§ TASK ITEM
In the data below, count how many lines contain "photos" and give that number by itself.

BEGIN GIVEN ENTRIES

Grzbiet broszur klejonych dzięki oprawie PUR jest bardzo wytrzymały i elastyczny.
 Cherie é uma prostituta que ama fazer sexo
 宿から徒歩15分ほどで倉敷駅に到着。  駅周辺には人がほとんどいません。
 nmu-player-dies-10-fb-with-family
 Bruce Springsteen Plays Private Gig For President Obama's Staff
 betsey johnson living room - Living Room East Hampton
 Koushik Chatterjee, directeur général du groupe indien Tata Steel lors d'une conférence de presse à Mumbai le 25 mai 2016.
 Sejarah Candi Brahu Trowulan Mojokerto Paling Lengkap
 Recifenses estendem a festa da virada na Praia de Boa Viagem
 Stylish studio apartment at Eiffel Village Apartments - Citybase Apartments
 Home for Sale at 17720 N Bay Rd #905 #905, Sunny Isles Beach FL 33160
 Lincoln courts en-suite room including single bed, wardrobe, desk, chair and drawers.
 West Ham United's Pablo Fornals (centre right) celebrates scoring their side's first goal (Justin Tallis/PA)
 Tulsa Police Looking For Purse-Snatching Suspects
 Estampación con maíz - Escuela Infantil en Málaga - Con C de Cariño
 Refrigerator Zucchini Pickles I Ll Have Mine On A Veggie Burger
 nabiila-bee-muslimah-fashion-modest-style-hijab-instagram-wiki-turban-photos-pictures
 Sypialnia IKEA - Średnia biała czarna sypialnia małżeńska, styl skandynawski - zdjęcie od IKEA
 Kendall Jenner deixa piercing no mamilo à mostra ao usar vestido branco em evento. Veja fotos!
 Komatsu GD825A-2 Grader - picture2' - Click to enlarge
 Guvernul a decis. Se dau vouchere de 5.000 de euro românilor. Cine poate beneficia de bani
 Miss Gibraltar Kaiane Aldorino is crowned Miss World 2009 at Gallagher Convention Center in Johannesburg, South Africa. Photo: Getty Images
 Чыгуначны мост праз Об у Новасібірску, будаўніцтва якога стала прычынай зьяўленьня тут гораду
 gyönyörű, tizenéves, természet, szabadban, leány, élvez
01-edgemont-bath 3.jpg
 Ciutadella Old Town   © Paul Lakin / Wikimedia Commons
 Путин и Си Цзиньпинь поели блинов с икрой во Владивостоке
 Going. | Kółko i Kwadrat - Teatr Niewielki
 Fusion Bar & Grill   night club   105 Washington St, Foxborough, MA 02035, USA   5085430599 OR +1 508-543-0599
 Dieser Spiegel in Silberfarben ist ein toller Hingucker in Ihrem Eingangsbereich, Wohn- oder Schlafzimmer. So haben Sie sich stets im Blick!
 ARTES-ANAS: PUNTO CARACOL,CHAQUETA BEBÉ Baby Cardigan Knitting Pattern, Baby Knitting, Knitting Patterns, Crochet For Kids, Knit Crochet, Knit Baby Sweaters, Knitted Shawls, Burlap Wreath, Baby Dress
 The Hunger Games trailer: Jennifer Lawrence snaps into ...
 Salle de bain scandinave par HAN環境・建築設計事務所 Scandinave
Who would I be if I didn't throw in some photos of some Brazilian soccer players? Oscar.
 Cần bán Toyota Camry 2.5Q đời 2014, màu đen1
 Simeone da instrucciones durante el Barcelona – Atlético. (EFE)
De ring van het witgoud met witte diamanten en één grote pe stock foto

END GIVEN ENTRIES

§ RESULT FOR THIS EXERCISE
2